The viability of the hepatocytes was not substantially affected by the in vivo treatment with the test item. No clinical signs of toxicity were observed in any treated males or females. None of the tested dose levels revealed UDS induction in the hepatocytes of the treated animals as compared to the corresponding vehicle controls. Appropriate reference mutagens [DMH (N,N'-dimethylhydrazinedihydrochloride), 80 mg/kg bw and 2-AAF, 100 mg/kg bw] were used as positive controls. Treatment with the positive control substances revealed distinct increases in the number of nuclear and net grain counts.

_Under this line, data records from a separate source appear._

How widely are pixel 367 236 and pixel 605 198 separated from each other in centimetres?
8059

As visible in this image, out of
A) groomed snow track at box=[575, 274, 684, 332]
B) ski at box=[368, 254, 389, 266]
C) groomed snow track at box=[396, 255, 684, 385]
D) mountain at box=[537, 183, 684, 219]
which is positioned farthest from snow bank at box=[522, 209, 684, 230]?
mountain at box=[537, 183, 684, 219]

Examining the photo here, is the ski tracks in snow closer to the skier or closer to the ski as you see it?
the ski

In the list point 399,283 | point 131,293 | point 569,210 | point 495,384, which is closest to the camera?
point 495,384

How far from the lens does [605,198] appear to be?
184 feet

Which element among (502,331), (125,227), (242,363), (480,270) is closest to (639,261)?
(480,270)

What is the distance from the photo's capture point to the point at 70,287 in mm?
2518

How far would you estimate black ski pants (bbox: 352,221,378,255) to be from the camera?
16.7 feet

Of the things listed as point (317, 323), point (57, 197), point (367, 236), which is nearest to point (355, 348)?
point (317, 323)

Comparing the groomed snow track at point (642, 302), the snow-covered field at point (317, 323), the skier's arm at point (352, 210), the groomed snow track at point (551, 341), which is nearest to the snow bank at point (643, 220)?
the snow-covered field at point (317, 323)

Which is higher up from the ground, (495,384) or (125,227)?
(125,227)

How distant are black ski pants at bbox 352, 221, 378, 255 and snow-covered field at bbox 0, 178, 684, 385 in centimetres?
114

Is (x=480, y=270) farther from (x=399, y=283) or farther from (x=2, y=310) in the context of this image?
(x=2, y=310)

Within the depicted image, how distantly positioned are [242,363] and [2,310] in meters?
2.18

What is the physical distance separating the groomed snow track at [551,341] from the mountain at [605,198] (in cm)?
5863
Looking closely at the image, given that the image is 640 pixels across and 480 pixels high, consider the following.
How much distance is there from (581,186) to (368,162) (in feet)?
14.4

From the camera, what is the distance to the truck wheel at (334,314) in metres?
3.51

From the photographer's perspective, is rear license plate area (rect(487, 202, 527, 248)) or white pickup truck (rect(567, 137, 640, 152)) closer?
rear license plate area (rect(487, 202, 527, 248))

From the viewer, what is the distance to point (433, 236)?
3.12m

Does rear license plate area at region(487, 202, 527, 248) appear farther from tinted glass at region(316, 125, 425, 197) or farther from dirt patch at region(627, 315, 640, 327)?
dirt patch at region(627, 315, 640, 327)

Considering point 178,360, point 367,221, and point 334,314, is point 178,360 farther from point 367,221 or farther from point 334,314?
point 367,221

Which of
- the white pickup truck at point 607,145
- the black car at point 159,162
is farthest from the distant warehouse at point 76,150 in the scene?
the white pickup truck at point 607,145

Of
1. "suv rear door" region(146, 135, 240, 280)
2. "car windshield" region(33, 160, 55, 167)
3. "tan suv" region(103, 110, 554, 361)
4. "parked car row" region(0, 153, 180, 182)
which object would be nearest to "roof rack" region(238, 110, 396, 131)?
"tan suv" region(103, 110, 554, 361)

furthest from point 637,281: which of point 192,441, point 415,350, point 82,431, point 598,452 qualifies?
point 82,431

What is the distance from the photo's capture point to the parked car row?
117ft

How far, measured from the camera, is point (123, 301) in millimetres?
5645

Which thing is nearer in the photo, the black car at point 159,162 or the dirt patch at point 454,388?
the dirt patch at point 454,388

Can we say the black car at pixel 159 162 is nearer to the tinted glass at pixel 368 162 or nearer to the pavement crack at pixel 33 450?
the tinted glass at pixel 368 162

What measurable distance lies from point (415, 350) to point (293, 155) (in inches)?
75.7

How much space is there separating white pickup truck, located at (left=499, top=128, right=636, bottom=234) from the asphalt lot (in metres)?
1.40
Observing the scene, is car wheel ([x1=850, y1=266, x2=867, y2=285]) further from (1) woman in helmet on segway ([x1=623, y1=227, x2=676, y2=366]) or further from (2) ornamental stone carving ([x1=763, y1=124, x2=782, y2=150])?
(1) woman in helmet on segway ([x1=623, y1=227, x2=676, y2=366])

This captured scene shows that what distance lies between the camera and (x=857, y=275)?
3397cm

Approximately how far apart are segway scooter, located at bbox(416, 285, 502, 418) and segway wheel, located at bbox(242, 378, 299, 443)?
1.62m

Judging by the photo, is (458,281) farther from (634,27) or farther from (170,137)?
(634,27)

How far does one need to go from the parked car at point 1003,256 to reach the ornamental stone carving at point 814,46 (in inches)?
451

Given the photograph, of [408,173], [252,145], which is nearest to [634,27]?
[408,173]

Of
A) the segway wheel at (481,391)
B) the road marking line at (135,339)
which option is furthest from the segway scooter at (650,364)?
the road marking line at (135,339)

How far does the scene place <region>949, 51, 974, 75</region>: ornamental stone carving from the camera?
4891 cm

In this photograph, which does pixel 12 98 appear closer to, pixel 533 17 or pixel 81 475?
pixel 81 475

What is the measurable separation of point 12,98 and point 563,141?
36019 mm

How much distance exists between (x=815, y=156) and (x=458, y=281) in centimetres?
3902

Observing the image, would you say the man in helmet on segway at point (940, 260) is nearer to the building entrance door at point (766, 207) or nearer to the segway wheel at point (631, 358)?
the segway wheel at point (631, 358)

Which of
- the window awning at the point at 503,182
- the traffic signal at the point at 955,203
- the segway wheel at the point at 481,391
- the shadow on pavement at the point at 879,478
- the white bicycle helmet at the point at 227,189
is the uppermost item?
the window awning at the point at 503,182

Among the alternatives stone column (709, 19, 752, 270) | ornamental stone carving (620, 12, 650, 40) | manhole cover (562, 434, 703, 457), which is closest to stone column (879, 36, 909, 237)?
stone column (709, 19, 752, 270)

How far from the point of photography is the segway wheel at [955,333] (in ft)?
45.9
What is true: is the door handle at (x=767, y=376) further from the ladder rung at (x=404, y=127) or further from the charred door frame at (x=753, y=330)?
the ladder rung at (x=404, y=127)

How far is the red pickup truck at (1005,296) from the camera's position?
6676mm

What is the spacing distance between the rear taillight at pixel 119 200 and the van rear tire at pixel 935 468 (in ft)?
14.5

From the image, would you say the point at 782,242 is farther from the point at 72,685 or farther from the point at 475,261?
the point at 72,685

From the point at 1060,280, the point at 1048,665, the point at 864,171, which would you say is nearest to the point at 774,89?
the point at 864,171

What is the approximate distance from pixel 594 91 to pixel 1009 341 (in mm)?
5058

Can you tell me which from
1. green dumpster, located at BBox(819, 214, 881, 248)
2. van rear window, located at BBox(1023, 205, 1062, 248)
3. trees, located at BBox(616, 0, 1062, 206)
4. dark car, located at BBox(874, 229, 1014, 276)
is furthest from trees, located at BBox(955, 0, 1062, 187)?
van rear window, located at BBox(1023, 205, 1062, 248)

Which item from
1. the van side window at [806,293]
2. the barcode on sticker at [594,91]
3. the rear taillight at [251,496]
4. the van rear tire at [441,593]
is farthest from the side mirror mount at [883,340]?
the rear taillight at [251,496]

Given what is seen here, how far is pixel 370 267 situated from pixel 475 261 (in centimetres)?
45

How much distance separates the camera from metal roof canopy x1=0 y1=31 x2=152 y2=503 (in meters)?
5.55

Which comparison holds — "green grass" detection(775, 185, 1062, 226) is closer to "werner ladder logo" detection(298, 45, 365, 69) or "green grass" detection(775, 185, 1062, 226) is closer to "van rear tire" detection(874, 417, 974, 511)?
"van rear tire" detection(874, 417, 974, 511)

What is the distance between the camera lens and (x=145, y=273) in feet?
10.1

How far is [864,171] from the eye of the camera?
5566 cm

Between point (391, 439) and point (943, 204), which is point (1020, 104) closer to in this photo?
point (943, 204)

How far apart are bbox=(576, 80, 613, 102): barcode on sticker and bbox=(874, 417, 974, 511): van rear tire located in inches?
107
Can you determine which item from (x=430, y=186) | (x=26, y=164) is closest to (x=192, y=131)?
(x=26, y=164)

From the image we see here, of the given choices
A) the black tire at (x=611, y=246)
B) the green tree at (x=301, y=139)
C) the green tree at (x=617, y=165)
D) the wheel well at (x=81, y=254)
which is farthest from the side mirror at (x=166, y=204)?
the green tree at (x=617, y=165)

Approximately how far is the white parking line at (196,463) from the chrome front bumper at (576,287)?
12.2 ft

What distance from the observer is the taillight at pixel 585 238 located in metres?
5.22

In conclusion, it can be stated that under the experimental conditions reported, i.e. oral administration up to 2000 mg/kg bw, the maximal tolerated dose, the test item did not induce DNA-damage leading to increased repair synthesis in the hepatocytes of the treated rats. Therefore, the test material is considered to be non-genotoxic in this in vivo UDS test system.

Justification for classification or non-classification

The available data on genetic toxicity do not meet the criteria for classification according to Regulation (EC) 1272/2008, and are therefore conclusive but not sufficient for classification.